How syntactic changes work through a language
from Part 2 - Transition
With as little a web as this will I ensnare as great a fly
William Shakespeare, OthelloTo a superficial observer, alterations in syntax attack without warning. Like a hidden spider's web, they lie in wait and stealthily catch on to pieces of language, which are suddenly entrapped in inescapable silken threads.
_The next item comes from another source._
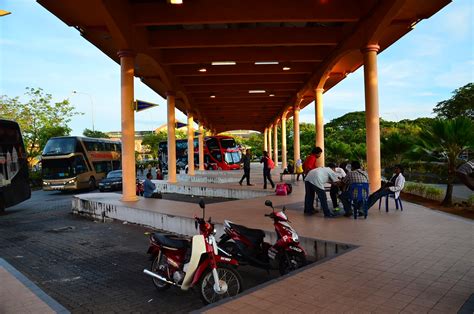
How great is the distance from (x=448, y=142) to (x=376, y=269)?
7721mm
Syntactic change – change in the form and order of words – is therefore sometimes described as ‘an elusive process as compared to sound change’. Its apparently puzzling nature is partly due to its variety. Word endings can be modified. Chaucer's line And smale foweles maken melodye shows that English has changed several of them in the last 600 years. The behaviour of verbs can alter. Middle English I kan a noble tale ‘I know a fine story’ reveals that can could once be used as a main verb with a direct object. And word order may switch. The proverb Whoever loved that loved not at first sight? indicates that English negatives could once be placed after main verbs. These are just a random sample of syntactic changes which have occurred in English in the last half-millennium or so.
It's hard to chart syntactic change. If a schoolboy says I didn't bash Pete, I never bashed Pete, are the two different negative structures interchangeable, signalling that a change may be in progress? Or is the second statement emphatic, meaning: ‘I really and truly didn't bash Pete’? It's almost impossible to tell.